> _Text provided_:
↓
From where do you draw inspiration?

My mantra is #BetterNeverStops, and I firmly believe that transferring this from my athletic background into my journey in technology has accelerated my career development here at Ascent.

The dedication, determination and commitment I have to my training flows naturally into my work ethic. For me, without passion, there is no point, and I am hugely passionate about being a force for good within Women in Sport as well as using technology to help make the world a better place.

Pushing boundaries is what drives me, and right now in my sporting life I am working on becoming a leading female ultra-runner (running 100km on weekends is perfectly normal, right…?) And that aspiration to achieve more compliments my day job perfectly: both individually and with Ascent, I/we will continue to push for change because balancing people, profit and planet is – and should be – at the heart of every business. I’m really excited to be part of the Ascent team at this point in its evolution, helping to drive business with purpose for our customers in 2021 and beyond.

What is the biggest challenge you’ve faced to date?

Being open in my professional network about perimenopause and menopause was probably one of the toughest but rewarding moments. The comments and private messages I received from other females experiencing the same thing and battling to get the right help and support was quite overwhelming.

Having battled with the side effects of perimenopause myself, gone through 3-4 GPs and been brushed off with antidepressants because I was under 45 but knowing that wasn’t the cause, I sought private hormone tests to prove the point and was finally prescribed HRT via the NHS. I therefore made a promise to myself to help others going through this with a safe space to talk. It leaves me totally unsurprised that females often sideline themselves in business at a certain age and relationships are challenged.

What qualities do you feel makes a good leader?

Someone who is empathetic, isn’t scared to show vulnerability and is able to show up being their authentic self – all too often we become a different version of ourselves in order to fit into the workplace!

From a work viewpoint what has the last 24 months been like?

It feels like it has flown by!

I onboarded remotely into Ascent 18 months ago and haven’t looked back since – I have loved the fast-paced, innovative and, at times, challenging nature of being back in a small (but growing!) business.

Being able to adapt to change has been key to success and enjoyment in the role – for a number of years, a mentor recommended me to read ‘Who Moved My Cheese’, and I still refer back to this as my go-to method when dealing with change both professionally and personally.

What would you say are the biggest tech-based challenges we face today?

I’d say it’s retaining and attracting talent amidst the current skills shortage and focusing on developing the next generation of tech talent. For me, people are always at the heart of any business, and we need to continue fostering an inclusive culture and positive team engagement and interactions post-pandemic as we all navigate new ways of working. Individuals are a lot more aware of their wellbeing, and we all have a responsibility to ensure employees thrive, both mentally and physically.

What can be done to encourage more women into the industry?

From personal experience, if I could pick one thing across any industry, it would be to encourage employers to become menopause-friendly. The statistics speak for themselves on the “why” – as an example, BUPA research (2019) found that nearly a million women left the workplace due to menopausal symptoms and lack of support to help manage them.

Thanks to Davina McColl and others, awareness has come on leaps and bounds but action is the next step. Menopause is something everyone needs to know about as we could be working alongside people that are experiencing menopause and/or living with them, so it should be everyone’s conversation and responsibility.

Give us a fact about you that most other people wouldn’t know.

My fear of heights, including bridges! Our local country park has a wooden bridge over the River Loddon at one of the entrances, and my legs turn to jelly every time I have to walk or run over it!
↑
> _Listed entries_:
↓
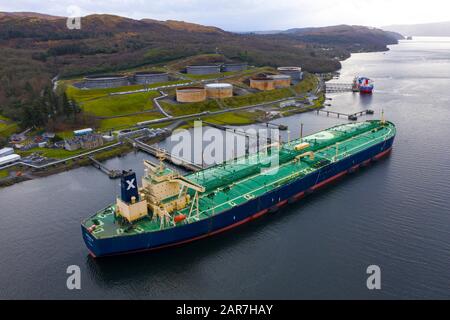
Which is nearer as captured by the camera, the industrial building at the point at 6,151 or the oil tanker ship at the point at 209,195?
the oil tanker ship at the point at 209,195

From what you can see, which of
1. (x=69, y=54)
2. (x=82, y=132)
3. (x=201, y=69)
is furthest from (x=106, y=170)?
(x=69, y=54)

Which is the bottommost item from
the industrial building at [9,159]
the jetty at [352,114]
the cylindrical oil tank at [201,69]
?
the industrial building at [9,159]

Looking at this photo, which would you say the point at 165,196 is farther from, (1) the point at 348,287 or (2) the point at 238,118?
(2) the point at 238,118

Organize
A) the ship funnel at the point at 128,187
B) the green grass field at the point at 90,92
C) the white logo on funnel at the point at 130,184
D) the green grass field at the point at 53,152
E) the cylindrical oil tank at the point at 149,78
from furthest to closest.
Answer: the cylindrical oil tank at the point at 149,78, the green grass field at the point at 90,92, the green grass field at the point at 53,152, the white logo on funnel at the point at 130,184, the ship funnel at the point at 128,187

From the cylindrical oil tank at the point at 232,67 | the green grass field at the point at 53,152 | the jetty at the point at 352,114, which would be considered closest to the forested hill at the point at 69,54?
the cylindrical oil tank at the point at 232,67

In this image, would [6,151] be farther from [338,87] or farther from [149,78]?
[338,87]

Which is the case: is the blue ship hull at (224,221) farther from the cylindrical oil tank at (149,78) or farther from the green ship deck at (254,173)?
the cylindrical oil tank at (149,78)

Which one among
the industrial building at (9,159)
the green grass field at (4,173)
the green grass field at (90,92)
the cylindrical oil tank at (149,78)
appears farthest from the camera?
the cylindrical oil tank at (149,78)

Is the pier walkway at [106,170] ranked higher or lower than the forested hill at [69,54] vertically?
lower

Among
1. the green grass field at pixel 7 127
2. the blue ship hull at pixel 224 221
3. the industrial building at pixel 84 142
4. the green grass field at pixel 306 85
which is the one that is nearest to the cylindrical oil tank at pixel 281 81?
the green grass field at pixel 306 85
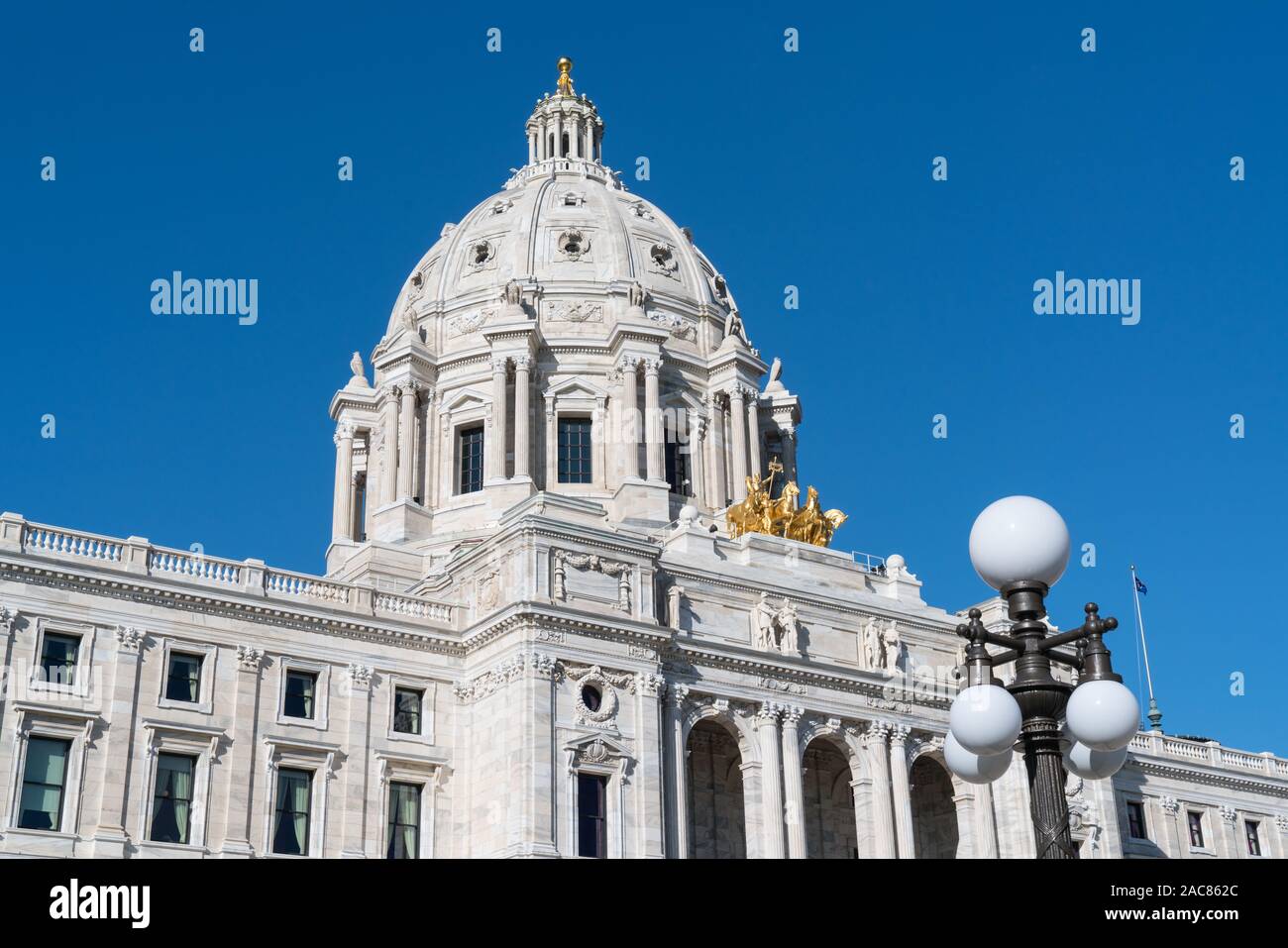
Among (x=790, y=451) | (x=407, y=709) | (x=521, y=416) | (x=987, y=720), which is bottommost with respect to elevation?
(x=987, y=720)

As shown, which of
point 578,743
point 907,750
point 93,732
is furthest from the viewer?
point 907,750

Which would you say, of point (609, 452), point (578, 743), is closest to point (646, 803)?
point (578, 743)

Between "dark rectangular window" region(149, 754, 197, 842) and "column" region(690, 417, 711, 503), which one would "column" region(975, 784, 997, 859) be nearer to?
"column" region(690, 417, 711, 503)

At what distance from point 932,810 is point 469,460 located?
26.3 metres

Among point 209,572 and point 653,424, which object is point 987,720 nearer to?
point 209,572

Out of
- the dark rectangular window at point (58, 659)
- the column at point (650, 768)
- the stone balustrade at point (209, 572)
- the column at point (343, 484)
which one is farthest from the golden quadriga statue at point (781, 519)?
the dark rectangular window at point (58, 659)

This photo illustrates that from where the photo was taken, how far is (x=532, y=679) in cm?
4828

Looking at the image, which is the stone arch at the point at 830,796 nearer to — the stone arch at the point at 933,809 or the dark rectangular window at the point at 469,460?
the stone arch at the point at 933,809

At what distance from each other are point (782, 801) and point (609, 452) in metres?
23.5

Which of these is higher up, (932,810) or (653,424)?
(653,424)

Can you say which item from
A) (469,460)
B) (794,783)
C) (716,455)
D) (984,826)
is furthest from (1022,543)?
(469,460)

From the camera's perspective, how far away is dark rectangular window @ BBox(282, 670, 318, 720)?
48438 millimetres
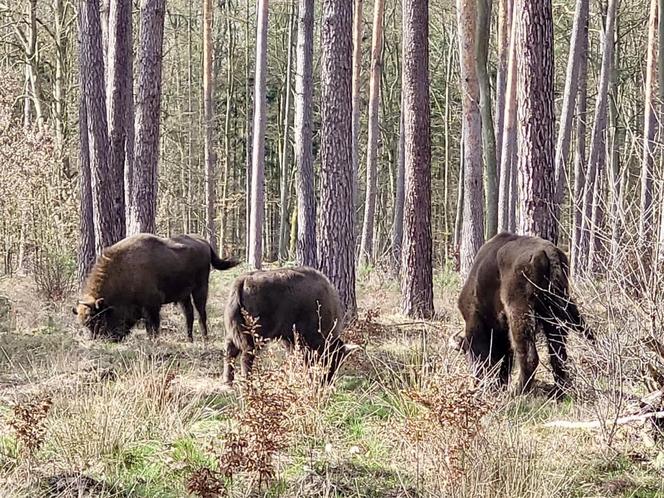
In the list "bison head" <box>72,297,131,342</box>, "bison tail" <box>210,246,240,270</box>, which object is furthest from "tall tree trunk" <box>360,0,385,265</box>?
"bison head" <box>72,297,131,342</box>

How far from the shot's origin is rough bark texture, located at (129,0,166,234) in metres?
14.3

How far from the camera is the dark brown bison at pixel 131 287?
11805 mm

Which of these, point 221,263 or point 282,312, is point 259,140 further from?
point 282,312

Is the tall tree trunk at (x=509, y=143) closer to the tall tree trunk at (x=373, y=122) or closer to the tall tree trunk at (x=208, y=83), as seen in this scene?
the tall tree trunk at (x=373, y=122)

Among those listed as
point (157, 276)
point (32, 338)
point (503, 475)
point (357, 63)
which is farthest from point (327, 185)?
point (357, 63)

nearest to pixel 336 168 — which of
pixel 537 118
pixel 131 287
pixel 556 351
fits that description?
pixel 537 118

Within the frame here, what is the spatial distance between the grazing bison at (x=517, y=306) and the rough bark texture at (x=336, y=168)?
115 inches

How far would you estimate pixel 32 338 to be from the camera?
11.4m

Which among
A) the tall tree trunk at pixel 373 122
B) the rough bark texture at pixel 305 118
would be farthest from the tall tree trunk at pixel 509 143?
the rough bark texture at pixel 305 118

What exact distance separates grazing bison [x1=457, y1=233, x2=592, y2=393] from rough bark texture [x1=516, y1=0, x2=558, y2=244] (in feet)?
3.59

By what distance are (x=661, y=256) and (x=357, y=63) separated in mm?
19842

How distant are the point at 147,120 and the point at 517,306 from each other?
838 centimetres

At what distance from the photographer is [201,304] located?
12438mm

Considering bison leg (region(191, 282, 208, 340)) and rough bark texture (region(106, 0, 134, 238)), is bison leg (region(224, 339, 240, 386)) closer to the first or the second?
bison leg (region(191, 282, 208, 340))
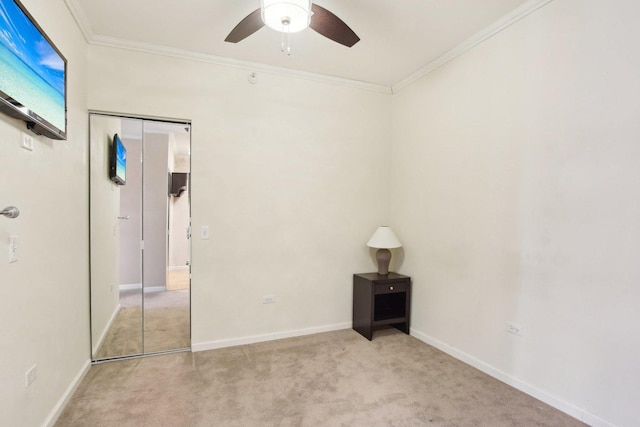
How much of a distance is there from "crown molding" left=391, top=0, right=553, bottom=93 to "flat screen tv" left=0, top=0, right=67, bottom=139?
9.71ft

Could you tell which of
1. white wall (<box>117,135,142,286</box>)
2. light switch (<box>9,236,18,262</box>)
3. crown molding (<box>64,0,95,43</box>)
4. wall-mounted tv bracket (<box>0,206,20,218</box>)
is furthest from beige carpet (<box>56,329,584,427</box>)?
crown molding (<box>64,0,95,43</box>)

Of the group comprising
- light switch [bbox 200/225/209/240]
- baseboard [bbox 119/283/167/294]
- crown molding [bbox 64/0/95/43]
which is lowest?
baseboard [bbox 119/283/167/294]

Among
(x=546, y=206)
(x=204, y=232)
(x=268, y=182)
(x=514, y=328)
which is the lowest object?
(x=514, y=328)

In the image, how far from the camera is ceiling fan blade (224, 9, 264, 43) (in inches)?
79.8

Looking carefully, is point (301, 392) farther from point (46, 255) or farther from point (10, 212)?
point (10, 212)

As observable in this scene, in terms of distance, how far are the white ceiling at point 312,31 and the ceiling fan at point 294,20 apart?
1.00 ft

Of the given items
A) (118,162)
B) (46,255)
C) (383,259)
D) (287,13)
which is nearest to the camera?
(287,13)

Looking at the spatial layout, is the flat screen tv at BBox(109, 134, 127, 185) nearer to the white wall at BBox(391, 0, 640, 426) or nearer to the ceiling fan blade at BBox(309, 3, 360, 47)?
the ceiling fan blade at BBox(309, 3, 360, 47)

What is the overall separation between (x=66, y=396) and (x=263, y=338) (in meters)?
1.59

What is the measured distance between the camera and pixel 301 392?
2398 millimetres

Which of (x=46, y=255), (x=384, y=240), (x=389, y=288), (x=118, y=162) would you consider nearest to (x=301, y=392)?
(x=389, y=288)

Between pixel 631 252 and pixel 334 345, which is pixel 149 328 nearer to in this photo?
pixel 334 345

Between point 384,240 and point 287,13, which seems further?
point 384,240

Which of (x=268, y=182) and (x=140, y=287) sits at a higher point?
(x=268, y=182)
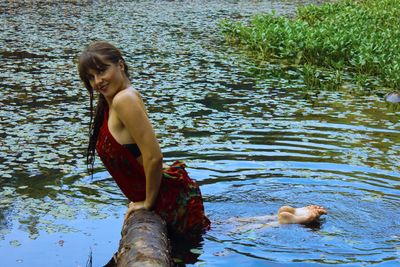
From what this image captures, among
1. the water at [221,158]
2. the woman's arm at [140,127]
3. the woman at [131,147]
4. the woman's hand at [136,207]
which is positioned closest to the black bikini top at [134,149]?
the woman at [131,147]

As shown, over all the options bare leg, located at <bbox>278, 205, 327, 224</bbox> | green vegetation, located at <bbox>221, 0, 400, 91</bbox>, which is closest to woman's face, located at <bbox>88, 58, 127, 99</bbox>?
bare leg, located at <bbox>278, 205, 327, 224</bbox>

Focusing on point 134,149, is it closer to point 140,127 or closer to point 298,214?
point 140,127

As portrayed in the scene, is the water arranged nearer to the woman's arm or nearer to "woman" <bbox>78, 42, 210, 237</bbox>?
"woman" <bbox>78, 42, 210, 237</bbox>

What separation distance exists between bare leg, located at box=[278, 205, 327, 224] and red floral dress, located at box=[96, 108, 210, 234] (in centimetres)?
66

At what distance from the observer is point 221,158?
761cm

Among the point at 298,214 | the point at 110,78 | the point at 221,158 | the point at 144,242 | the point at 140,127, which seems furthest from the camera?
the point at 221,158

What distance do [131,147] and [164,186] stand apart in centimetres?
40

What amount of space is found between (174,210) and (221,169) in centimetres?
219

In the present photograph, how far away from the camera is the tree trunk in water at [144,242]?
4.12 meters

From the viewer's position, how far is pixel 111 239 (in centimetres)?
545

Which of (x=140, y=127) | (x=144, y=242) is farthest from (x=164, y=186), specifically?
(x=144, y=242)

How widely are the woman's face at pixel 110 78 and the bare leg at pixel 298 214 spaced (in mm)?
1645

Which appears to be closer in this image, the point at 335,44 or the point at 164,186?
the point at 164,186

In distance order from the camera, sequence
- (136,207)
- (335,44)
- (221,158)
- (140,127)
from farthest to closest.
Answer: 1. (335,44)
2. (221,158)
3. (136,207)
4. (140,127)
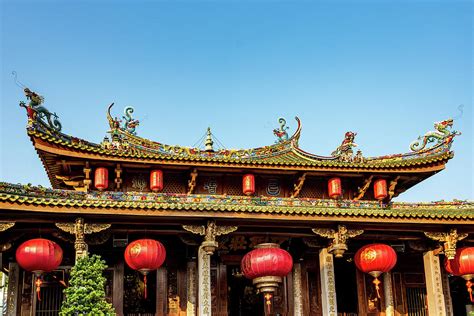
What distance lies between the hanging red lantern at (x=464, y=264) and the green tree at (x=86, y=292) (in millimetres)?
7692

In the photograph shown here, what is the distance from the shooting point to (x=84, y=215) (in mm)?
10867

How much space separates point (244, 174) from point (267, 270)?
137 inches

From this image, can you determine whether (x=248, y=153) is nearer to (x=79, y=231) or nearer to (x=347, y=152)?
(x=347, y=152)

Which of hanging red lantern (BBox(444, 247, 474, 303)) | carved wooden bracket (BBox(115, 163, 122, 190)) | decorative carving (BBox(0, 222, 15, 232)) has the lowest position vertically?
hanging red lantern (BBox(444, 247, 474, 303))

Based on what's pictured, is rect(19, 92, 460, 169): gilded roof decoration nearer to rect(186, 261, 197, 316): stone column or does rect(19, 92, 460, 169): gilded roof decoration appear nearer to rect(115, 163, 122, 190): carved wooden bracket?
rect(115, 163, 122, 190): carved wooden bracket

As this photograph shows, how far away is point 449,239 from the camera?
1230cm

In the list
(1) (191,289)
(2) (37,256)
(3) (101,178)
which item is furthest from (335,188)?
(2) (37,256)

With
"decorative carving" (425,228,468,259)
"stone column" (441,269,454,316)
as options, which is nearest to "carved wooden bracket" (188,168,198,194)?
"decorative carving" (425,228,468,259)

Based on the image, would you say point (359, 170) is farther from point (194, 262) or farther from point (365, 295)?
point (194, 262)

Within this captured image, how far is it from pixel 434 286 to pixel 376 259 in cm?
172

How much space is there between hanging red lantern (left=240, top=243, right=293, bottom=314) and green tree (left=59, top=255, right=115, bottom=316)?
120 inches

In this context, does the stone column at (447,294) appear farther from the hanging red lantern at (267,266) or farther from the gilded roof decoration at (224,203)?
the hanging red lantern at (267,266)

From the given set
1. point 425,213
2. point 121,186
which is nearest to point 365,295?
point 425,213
↑
> _Work instructions_:
(A) Translate this sentence from the interview into Spanish: "I therefore made a promise to myself to help others going through this with a safe space to talk."
(B) Reproduce the part of the interview starting at "Being open in" and ending at "relationships are challenged.", word for word.

> _Solutions to each task_:
(A) Por lo tanto, me hice la promesa de ayudar a otras personas que están pasando por esto con un espacio seguro para hablar.

(B)
Being open in my professional network about perimenopause and menopause was probably one of the toughest but rewarding moments. The comments and private messages I received from other females experiencing the same thing and battling to get the right help and support was quite overwhelming.

Having battled with the side effects of perimenopause myself, gone through 3-4 GPs and been brushed off with antidepressants because I was under 45 but knowing that wasn’t the cause, I sought private hormone tests to prove the point and was finally prescribed HRT via the NHS. I therefore made a promise to myself to help others going through this with a safe space to talk. It leaves me totally unsurprised that females often sideline themselves in business at a certain age and relationships are challenged.